Yukie se mit à bâiller. Plus souvent que d'habitude. Ben la suivit. Il parlait toujours autant, mais sa voix avait légèrement décliné. Bientôt, j'aperçus Emi dodeliner de la tête dans les bras de Rufus, pas plus éveillé. Il l'allongea par terre avant de s'effondrer. Leeloo déplorait le même phénomène. Elle attrapa la main d'Emi avant de sombrer.
Bianca ne semblait même plus avoir la force d'insulter Thomas. Elle avait posé sa tête contre la table et ne bougeait plus.
- Bordel...
Atlan, une main contre le mur et l'autre sur son front, crispa sa mâchoire.
- Quelqu'un a... drogué la nourriture...
Un bâillement incontrôlable m'empêcha de prononcer le moindre mot. Capucine, furibonde, tenta de rejoindre les cuisines pour vérifier, mais elle trébucha et s'affaissa dans les bras de Ben qui la retint in-extremis. Le jeune homme ne réalisa pas tout de suite, mais il finit par s'empourprer.
Mes camarades tombèrent un à un. La peur, qui jusque là s'était tue, secoua mon corps d'un violent spasme.
Mes membres devinrent amorphes. Je me sentais nager dans un océan de coton. Ma vision se troubla, et un puissant vertige m'obligea à m'asseoir. Je luttai de toutes mes forces contre le sommeil, mais cet ennemi invisible ne me laissait aucune chance. Mes paupières se fermaient d'elles-mêmes, de plus en plus fréquemment.
- Dis, Cicine...
La voix rauque de Ben me parvint en écho.

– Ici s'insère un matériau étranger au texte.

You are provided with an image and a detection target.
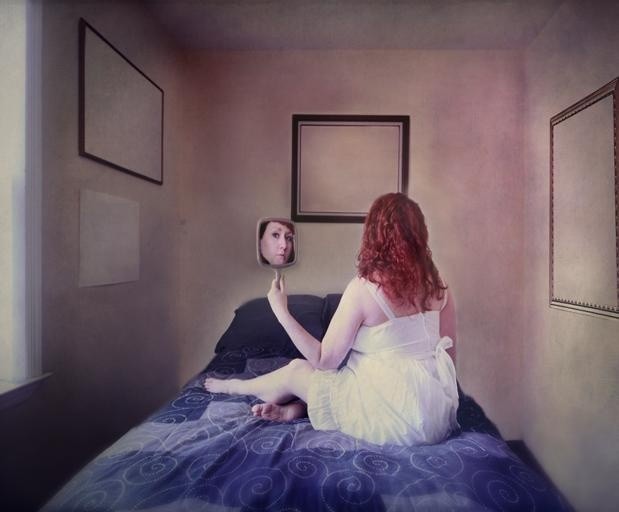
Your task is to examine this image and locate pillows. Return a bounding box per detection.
[213,293,325,354]
[320,293,345,336]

- S'il devait... arriver quelque chose... pendant qu'on dort... ( il bâilla ) Je voulais que tu saches... je t'...
Sa tête retomba contre son épaule à la manière d'un patin inanimé. La brune ouvrit la bouche pour parler, mais fut emportée par le sommeil.
Je n'en avais plus pour longtemps. Il était maintenant certain qu'une personne allait commettre l'irréparable pendant notre sommeil. Quelqu'un ne se réveillerait jamais. Mais je n'avais même plus la force d'avoir peur.
L'image trouble d'Atlan me maintint éveillé jusqu'au bout. Le brun, regard assassin, tenta de se lever. Ses jambes le lâchèrent d'un seul coup et il s'effondra par terre. Il se traîna tant bien que mal en face de moi, et s'adossa contre le pied d'une chaise. Ses yeux mi-clos n'allaient pas tarder à se fermer, mais il garda son regard perçant dans ma direction ; la peur, la rage, la culpabilité, tout se mélangeait. Je me sentais sombrer. Mon corps ne répondait plus, seul mon esprit restait encore conscient. Atlan sembla puiser dans ses dernières forces pour parler. Il se battait à chaque mot, la drogue administrée le tirant de plus en plus vers l'inconscience.
- Au cas où... quelqu'un ne se réveillerait pas... Je... Je suis content d'avoir fait... ta... connaissance...
Et ses yeux se fermèrent, laissant tout juste assez d'énergie au brun pour esquisser un maigre sourire.
- Garde... espoir... Caleb...
Il glissa sur le côté, tombant à terre dans un profond sommeil.
Ma vision devint sombre, mon esprit se déconnecta. Et je tombai dans un profond sommeil sans rêves, sans émotions.